What to do: Report every line in the rows below that contains the word "outstretched", copying each such line in full. Case counts when matching.

Material:
..............................

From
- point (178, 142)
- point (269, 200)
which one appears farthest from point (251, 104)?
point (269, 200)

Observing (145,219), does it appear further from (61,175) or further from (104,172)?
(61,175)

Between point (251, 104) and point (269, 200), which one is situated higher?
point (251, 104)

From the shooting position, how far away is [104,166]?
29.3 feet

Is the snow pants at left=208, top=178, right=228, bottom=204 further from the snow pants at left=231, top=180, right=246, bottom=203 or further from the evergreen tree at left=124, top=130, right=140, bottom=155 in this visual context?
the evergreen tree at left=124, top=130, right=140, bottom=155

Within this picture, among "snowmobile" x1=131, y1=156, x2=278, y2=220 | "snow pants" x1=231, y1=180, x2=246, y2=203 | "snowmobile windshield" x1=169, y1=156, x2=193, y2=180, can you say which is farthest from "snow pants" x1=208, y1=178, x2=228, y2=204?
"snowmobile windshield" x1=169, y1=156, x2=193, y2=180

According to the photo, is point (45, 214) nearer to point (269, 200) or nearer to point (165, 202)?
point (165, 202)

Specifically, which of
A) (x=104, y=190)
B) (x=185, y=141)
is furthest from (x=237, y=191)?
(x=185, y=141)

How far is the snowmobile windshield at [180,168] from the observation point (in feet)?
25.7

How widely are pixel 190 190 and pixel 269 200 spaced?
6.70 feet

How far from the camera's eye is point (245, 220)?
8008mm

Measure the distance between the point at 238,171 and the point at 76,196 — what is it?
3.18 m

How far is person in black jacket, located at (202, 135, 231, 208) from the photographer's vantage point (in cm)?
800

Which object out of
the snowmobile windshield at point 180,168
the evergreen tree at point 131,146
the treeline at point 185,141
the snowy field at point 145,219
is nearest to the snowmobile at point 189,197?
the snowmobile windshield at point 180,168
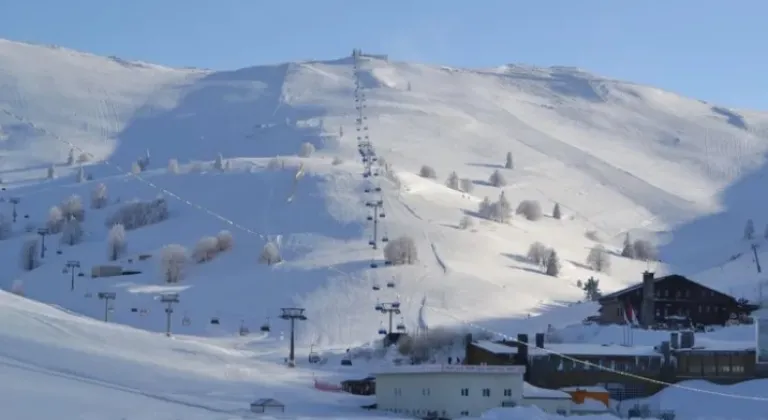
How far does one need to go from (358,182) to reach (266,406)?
67.3 meters

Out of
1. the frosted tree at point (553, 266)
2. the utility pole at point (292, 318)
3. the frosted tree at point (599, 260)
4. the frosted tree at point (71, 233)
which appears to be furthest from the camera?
the frosted tree at point (71, 233)

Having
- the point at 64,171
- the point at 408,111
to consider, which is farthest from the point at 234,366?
the point at 408,111

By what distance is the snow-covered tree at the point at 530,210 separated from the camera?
111 m

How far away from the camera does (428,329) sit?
64062mm

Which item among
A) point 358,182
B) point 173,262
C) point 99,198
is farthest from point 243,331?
point 99,198

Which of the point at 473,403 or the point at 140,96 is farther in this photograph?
the point at 140,96

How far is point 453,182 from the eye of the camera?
118 m

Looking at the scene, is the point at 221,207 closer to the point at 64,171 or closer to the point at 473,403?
the point at 64,171

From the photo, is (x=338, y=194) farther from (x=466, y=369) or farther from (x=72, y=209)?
(x=466, y=369)

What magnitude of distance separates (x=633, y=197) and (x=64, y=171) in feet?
197

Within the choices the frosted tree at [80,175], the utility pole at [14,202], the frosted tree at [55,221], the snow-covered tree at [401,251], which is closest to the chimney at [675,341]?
the snow-covered tree at [401,251]

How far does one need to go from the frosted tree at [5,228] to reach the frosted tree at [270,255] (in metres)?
28.6

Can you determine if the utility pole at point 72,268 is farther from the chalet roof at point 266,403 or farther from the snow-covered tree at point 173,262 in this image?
the chalet roof at point 266,403

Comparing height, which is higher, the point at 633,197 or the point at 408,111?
the point at 408,111
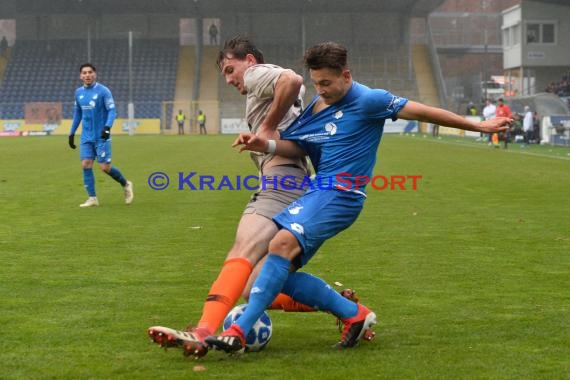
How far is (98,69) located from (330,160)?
67.6 metres

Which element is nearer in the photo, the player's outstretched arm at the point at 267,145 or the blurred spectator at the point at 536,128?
the player's outstretched arm at the point at 267,145

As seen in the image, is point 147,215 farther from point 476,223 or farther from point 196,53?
point 196,53

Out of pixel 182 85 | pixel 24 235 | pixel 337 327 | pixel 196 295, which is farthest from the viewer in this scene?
pixel 182 85

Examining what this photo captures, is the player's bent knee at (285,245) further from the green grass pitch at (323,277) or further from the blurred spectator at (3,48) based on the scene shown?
the blurred spectator at (3,48)

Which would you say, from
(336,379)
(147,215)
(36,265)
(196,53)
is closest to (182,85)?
(196,53)

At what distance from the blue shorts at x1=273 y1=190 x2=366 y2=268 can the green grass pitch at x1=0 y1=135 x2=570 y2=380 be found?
613 millimetres

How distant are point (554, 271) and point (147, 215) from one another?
6.74 m

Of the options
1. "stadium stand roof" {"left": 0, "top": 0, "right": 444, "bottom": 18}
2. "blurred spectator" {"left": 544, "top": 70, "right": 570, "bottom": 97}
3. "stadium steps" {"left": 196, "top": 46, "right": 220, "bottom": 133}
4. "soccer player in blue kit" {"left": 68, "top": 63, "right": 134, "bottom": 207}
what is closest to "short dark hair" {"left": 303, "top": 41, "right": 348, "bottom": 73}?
"soccer player in blue kit" {"left": 68, "top": 63, "right": 134, "bottom": 207}

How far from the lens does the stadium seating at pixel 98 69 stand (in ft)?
229

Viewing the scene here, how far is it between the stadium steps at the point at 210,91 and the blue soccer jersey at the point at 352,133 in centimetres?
6140

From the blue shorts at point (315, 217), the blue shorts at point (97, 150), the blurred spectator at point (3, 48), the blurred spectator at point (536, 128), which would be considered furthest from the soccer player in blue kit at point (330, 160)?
the blurred spectator at point (3, 48)

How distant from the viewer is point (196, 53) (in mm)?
71750

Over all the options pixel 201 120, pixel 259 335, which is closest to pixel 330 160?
pixel 259 335

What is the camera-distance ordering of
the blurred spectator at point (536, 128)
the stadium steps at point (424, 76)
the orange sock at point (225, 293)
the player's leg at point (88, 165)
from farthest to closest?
the stadium steps at point (424, 76) < the blurred spectator at point (536, 128) < the player's leg at point (88, 165) < the orange sock at point (225, 293)
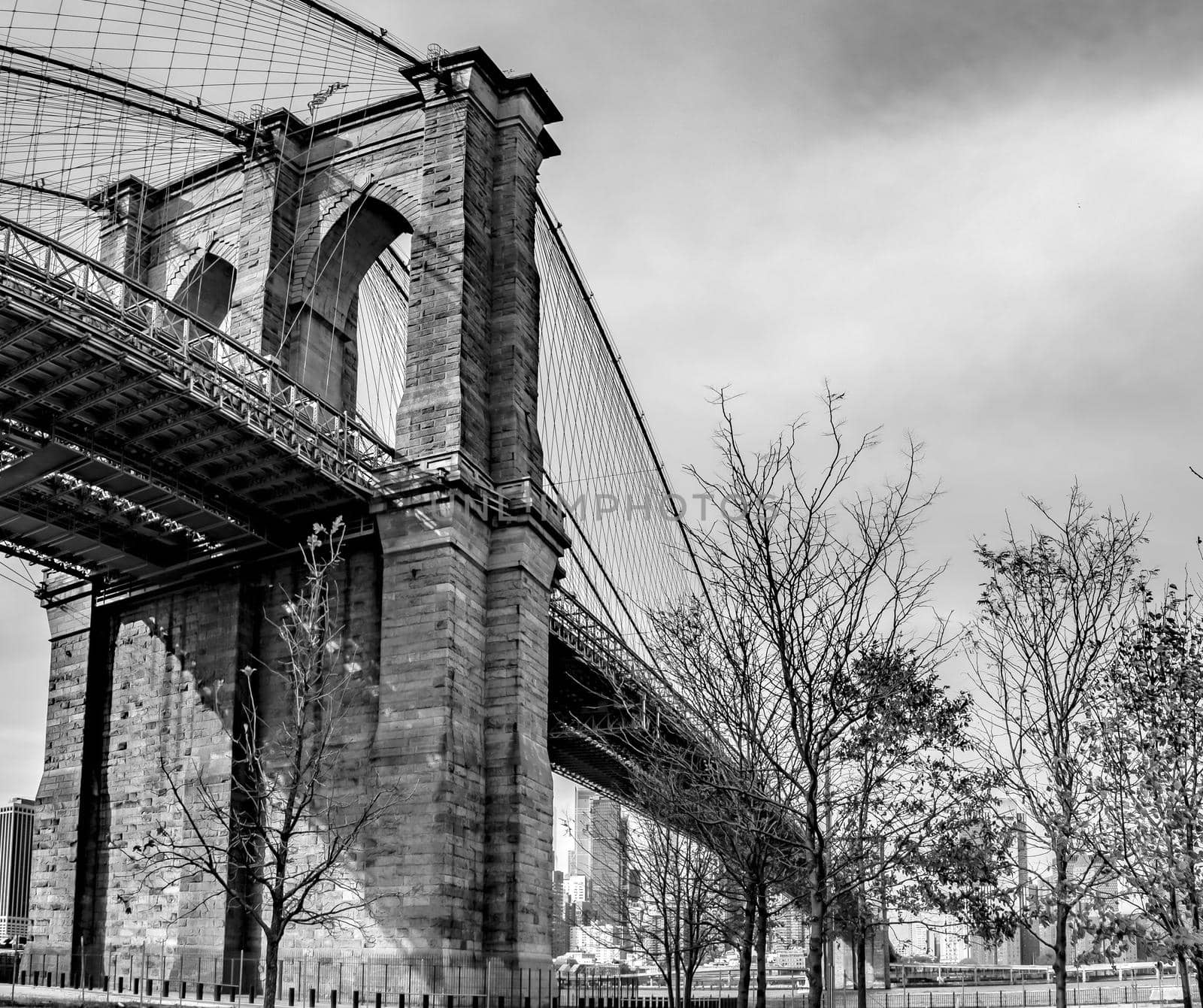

..............................

Answer for the task:
Which element is nearer in the photo, the player's outstretched arm at the point at 267,145 or the blurred spectator at the point at 536,128?
the player's outstretched arm at the point at 267,145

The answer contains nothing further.